Input data START

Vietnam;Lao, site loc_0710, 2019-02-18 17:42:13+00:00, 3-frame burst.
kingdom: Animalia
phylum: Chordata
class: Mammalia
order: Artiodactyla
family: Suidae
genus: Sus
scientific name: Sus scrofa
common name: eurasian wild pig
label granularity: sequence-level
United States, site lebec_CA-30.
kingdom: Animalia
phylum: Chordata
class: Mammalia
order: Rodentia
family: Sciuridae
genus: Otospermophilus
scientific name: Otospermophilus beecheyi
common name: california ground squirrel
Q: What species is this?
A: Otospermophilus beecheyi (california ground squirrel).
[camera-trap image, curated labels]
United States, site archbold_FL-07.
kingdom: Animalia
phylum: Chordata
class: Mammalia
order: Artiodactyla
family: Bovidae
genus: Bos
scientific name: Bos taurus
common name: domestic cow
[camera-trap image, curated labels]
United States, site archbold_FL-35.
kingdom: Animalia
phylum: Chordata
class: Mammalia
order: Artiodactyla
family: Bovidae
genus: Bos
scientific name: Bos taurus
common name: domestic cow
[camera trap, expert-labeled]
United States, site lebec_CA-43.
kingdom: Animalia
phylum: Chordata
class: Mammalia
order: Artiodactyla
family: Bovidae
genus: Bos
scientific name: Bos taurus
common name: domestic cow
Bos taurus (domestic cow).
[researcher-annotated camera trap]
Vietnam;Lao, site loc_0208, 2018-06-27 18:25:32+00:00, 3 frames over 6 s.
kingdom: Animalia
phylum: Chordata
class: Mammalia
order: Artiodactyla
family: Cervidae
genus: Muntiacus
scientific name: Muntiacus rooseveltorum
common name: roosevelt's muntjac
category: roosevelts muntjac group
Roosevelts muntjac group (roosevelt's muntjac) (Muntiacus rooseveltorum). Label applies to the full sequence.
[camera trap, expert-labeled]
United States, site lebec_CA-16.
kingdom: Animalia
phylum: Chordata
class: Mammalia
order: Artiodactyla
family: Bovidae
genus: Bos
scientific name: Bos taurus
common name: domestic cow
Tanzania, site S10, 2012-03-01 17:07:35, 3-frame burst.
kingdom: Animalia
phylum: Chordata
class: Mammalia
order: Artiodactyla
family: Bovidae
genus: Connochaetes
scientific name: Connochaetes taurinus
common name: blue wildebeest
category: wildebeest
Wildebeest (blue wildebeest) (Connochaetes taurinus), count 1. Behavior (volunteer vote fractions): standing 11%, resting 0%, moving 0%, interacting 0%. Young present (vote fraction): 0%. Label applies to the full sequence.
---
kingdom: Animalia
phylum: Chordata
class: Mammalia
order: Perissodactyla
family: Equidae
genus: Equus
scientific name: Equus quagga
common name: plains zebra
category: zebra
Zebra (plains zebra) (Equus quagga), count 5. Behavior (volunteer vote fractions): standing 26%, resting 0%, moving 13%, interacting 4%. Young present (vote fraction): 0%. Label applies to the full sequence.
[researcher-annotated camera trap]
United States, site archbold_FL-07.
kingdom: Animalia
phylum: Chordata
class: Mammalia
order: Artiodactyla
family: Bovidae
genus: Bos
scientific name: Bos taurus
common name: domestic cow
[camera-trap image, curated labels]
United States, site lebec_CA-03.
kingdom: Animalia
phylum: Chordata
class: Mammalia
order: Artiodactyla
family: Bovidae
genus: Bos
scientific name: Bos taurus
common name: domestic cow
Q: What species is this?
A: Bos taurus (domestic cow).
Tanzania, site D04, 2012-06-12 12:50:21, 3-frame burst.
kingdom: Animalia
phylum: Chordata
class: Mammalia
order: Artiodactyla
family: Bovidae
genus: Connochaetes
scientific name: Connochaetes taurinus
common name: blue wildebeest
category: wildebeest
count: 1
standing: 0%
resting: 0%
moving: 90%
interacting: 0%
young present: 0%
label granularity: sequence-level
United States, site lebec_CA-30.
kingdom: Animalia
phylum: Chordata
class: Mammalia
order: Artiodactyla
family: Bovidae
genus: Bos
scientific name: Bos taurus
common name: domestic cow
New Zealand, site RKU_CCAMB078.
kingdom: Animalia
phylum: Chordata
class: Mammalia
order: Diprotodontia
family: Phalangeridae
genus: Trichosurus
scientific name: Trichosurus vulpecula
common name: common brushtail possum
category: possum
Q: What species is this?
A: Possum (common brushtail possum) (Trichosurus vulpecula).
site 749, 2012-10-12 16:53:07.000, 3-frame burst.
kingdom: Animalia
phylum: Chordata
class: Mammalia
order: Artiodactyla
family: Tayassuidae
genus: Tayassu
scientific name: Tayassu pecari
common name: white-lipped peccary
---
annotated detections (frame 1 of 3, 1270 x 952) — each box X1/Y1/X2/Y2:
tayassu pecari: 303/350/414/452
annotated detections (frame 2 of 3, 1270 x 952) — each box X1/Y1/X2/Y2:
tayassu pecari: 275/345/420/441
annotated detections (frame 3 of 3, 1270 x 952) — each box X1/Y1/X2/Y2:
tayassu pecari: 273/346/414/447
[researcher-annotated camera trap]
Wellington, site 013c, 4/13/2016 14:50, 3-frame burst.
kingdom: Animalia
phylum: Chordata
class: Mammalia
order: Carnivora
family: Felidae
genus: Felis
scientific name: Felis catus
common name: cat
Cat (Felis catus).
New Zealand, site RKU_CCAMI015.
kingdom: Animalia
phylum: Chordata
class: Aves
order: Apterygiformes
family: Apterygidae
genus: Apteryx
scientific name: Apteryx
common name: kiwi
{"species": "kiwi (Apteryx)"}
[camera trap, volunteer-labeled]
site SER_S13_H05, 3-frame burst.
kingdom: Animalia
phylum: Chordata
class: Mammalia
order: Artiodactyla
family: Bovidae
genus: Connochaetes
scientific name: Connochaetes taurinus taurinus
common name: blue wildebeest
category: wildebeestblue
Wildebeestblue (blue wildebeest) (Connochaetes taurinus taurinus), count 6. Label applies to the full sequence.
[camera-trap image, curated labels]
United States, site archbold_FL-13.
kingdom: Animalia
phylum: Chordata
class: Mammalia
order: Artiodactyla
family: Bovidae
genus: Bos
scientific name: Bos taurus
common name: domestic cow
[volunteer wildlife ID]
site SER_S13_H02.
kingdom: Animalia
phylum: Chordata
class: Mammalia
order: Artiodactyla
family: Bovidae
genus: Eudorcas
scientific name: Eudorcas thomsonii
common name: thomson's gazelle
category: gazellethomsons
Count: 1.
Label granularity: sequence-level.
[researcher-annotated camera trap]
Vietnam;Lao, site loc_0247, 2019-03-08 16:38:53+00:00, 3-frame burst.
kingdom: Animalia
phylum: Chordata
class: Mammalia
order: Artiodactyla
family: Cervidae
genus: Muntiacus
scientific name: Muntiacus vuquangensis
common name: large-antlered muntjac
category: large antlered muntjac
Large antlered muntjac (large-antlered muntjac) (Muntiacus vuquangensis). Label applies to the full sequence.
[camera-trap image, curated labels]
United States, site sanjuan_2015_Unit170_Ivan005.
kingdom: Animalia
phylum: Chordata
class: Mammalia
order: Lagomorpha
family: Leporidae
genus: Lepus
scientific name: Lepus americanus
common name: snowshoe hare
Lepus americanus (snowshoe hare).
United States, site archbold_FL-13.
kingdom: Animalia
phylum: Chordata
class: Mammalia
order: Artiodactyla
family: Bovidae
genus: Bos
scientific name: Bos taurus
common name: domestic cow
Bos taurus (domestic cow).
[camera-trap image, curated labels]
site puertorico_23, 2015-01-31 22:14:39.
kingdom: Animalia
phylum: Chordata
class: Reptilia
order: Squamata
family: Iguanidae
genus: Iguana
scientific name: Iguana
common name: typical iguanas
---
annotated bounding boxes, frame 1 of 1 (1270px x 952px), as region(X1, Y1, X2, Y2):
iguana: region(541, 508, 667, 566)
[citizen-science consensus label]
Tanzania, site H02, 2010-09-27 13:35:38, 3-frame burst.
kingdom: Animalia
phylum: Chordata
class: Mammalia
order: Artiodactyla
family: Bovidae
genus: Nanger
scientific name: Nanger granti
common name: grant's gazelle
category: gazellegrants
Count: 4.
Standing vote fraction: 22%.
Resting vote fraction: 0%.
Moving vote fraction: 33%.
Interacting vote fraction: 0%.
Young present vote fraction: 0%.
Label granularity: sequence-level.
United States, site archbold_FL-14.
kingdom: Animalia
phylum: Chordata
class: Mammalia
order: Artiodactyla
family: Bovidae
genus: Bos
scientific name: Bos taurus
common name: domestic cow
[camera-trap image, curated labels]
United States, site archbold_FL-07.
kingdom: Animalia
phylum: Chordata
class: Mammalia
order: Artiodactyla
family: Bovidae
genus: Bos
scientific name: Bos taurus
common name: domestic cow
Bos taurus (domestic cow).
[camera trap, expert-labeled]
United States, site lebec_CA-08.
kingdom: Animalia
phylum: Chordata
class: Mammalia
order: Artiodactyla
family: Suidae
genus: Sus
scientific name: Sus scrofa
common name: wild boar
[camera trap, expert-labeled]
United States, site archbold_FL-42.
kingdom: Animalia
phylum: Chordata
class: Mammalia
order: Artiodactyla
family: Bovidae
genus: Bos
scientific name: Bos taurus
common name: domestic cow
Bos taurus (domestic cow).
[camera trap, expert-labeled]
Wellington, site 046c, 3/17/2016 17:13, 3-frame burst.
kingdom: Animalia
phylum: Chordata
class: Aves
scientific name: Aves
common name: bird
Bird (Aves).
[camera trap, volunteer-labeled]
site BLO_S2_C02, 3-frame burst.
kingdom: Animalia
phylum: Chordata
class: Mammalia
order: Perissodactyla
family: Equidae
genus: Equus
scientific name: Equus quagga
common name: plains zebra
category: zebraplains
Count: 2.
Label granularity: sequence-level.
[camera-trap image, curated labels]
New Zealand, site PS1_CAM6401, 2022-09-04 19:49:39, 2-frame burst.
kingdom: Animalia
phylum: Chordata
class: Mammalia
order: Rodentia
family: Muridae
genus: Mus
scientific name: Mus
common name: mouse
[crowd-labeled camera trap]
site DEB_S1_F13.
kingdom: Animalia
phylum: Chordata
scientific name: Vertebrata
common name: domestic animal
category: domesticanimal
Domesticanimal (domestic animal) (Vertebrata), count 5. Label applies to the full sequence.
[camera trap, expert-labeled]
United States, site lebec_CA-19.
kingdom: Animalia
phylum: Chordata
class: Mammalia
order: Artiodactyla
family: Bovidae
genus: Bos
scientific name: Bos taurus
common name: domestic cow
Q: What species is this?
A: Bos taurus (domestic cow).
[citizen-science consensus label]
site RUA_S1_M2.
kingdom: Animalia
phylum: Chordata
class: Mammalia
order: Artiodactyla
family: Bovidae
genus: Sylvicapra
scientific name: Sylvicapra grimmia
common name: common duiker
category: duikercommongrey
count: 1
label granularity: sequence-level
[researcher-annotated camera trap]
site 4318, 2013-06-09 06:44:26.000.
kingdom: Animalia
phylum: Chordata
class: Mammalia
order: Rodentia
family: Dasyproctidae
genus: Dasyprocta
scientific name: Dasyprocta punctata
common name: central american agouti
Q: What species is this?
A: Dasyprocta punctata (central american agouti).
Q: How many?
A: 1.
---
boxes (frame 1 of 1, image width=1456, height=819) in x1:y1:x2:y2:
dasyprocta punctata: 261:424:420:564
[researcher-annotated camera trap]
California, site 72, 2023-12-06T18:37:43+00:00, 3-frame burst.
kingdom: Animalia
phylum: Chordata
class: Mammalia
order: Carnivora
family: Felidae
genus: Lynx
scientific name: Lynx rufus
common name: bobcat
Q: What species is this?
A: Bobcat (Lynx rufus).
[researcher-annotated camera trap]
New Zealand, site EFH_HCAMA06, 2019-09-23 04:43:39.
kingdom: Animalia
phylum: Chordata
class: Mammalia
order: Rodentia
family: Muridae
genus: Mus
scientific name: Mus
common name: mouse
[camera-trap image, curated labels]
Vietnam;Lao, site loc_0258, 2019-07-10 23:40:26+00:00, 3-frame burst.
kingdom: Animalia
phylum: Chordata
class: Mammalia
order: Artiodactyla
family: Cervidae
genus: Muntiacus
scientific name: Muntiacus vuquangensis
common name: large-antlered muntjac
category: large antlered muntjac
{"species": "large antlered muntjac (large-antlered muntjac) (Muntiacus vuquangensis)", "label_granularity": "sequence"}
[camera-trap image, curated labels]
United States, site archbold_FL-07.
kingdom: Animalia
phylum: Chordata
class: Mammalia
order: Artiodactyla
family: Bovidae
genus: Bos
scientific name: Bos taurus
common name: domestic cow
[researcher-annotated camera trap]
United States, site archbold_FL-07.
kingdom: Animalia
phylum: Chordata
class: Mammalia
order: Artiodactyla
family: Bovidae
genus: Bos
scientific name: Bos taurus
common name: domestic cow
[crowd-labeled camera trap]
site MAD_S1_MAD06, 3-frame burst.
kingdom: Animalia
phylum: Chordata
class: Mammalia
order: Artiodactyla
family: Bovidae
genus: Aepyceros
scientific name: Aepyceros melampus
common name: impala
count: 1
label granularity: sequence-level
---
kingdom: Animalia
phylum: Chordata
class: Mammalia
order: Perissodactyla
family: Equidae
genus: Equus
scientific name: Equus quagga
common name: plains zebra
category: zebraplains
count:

Input data END

- [Your task]: When you reach the line holding "resting: 0%" in the records above, begin reproducing exactly, stop after the line holding "scientific name: Trichosurus vulpecula", and output nothing else.

- [Output for this exercise]:
resting: 0%
moving: 90%
interacting: 0%
young present: 0%
label granularity: sequence-level
United States, site lebec_CA-30.
kingdom: Animalia
phylum: Chordata
class: Mammalia
order: Artiodactyla
family: Bovidae
genus: Bos
scientific name: Bos taurus
common name: domestic cow
New Zealand, site RKU_CCAMB078.
kingdom: Animalia
phylum: Chordata
class: Mammalia
order: Diprotodontia
family: Phalangeridae
genus: Trichosurus
scientific name: Trichosurus vulpecula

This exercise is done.